2.  Improve the assessment and recognition capacity of regulators, especially in BC’s high demand occupations.
 

Regulators are the interface with immigrants as they seek certification in BC’s regulated occupations. Supporting regulators in the development of varied assessment methods will facilitate a faster and more effective FQR process for immigrants.

Examples of the types of projects undertaken in this area include:

  • Competency-based assessments to better determine the skills and knowledge of individuals in their occupation.
  • Developing tools to assess language proficiencies at the level required for certification and advancement in the occupation.
  • Supporting the integration of essential skills assessments into existing processes for regulators.
  • Supporting the development of mutual recognition agreements (MRAs).  
  • Supporting work to harmonize certification requirements and assessment processes across provincial/territorial and national regions.
3.  Resolving the competency gaps for foreign trained workers.

Targeted training programs, whether modular or longer in duration, education or workplace-based, can support primary gaps in immigrant skills or experience.


Examples of the types of projects undertaken in this area include:

  • Occupation specific language programs at a level required for certification and professional integration. 
  • Developing new programs to address skills gaps identified through competency assessments.
  • Updating existing training courses to include online or blended delivery formats.
4.  Facilitating employment integration for immigrants.

Obtaining certification for a regulated occupation is often a necessary aspect of integrating into the BC labour market.
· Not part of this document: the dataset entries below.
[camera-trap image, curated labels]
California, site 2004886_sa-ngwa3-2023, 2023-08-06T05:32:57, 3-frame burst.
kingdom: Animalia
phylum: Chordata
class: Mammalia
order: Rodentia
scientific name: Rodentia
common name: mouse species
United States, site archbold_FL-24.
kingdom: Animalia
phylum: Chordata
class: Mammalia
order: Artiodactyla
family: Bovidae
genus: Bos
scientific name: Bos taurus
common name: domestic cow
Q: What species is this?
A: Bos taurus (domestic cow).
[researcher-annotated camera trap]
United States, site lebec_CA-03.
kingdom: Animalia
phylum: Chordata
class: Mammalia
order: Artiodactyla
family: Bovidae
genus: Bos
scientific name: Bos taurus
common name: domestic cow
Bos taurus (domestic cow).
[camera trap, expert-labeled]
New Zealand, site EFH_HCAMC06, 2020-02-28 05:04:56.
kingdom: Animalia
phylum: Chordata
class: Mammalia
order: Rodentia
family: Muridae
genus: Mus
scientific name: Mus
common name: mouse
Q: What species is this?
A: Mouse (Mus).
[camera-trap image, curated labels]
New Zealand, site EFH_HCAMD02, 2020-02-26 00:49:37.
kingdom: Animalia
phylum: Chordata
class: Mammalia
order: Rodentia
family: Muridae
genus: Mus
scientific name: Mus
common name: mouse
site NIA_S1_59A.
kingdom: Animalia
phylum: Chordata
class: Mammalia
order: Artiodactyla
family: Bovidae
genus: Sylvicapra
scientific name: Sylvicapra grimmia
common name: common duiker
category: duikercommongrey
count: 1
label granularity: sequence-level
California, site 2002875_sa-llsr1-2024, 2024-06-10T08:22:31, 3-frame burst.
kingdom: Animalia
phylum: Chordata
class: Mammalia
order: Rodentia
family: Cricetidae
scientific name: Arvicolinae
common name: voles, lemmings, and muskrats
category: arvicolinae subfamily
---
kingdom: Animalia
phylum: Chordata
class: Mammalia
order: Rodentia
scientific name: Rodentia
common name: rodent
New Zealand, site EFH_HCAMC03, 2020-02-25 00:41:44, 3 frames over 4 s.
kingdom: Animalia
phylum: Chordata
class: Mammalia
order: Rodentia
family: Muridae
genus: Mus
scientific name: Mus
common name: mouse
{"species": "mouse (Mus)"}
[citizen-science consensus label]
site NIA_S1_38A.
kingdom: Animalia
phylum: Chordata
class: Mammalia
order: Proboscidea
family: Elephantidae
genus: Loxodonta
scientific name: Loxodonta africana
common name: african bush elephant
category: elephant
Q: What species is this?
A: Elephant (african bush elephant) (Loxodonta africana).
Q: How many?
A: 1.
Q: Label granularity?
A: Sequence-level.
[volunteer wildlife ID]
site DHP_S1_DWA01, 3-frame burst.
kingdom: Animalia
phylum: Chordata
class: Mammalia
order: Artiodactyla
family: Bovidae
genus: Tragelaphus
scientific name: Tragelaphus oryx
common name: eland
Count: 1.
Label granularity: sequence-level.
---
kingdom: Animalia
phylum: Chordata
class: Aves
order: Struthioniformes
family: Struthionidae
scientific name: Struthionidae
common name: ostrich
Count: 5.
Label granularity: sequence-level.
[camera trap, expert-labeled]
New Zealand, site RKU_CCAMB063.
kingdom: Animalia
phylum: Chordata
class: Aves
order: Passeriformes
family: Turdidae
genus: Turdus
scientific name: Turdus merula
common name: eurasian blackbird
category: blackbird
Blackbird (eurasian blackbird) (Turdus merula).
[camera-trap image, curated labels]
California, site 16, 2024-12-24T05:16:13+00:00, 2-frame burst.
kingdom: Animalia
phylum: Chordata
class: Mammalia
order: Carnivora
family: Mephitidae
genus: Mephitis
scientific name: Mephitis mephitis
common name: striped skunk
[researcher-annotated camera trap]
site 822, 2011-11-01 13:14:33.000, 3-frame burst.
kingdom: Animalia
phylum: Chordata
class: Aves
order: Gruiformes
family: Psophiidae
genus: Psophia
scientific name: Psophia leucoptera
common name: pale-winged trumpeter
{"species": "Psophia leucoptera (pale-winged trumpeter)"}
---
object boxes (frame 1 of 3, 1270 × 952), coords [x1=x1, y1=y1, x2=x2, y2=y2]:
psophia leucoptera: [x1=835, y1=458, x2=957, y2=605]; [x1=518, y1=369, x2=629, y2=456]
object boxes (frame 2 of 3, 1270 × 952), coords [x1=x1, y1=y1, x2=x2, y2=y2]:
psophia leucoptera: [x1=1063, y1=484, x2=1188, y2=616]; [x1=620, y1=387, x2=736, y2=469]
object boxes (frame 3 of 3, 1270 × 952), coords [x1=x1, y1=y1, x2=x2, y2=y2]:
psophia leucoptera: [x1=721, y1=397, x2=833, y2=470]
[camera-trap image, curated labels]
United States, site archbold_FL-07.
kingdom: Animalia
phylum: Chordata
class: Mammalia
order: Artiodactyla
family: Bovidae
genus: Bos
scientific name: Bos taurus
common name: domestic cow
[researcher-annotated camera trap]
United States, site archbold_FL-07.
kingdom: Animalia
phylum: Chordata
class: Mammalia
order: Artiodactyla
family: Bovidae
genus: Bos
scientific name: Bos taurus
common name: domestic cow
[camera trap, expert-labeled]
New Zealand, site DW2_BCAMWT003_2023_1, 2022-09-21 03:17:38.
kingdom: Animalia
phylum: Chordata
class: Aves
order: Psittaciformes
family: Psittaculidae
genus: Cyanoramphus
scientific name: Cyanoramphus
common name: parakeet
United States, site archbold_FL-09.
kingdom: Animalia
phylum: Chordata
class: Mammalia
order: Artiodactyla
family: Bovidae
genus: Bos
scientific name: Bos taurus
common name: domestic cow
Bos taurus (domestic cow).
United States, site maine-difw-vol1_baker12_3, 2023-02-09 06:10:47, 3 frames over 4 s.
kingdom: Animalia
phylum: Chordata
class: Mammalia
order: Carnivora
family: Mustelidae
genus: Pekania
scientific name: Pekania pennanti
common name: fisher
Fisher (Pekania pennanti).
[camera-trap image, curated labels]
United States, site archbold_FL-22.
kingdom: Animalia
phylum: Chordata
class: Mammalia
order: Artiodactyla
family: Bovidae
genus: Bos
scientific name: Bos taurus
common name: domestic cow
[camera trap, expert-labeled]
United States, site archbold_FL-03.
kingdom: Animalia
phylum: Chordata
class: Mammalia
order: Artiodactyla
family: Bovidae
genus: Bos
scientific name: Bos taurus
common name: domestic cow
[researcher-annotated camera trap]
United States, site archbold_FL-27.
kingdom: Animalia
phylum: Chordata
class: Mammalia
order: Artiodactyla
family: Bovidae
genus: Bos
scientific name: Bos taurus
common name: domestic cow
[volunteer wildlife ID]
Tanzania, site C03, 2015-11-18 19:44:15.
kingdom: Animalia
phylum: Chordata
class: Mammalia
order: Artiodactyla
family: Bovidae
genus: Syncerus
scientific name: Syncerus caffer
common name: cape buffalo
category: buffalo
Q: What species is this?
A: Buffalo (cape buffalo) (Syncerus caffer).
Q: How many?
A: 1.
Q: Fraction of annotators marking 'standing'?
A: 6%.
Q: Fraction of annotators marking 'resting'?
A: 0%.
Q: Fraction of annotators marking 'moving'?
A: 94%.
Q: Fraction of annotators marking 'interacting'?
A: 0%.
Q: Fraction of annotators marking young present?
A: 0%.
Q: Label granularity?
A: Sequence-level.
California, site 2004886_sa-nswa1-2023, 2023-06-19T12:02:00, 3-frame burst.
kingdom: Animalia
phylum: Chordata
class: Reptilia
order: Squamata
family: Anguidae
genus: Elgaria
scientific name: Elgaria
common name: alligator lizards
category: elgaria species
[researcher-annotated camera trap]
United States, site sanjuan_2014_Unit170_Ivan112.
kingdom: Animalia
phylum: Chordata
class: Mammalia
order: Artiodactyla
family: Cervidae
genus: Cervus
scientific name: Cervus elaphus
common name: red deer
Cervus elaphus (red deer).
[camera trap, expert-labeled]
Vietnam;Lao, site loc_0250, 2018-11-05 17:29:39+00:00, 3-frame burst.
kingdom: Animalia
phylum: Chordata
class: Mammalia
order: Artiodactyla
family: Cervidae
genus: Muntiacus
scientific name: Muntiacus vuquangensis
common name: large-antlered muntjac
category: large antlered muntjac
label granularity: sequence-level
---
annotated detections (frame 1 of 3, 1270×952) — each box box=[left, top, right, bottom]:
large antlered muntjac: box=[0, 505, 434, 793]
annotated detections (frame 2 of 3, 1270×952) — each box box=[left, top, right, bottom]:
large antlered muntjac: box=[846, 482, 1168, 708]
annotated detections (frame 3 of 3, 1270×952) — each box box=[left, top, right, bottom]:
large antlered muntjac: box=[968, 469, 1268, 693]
Yet immigrants report additional challenges to working in their occupations. Initiatives in this area are focussed on creatively working with stakeholders to address a variety of barriers so immigrants have the opportunity to fully utilize their talents in BC.


Examples of the types of projects undertaken in this area include: 

  • Working with regulators and employers to define the expected outcomes of Canadian work experience and identify equivalent ways to achieving those expectations to reduce, where possible, time-based Canadian work experience requirements.   
  • Working with regulators to develop “Working in BC” resources / workshops / webinars and other ways to inform internationally trained professionals about the work environment in BC, including such things as BC laws and regulations, business practices, culture, work ethic and other factors.
  • Developing information for employers with respect to FQR processes and considerations for employers when hiring and internationally trained professionals and facilitating a welcoming workplace environment.
  • Developing licensure exam preparation resources / workshops
5.    Enhance regulator FQR information management.
 
Enhancing regulator capacity to track their FQR processes and outcomes enables them to strive for continuous improvement. Sharing FQR outcomes with the Province allows for more effective investments in improving the overall system in BC, and therefore, enhances BC’s competitive advantage in attracting skilled workers from abroad.


Examples of the types of projects undertaken in this area include:

  • Supporting the development of regulator web-based application systems and applicant tracking systems.
  • Initiating an annual survey on FQR outcomes across BC.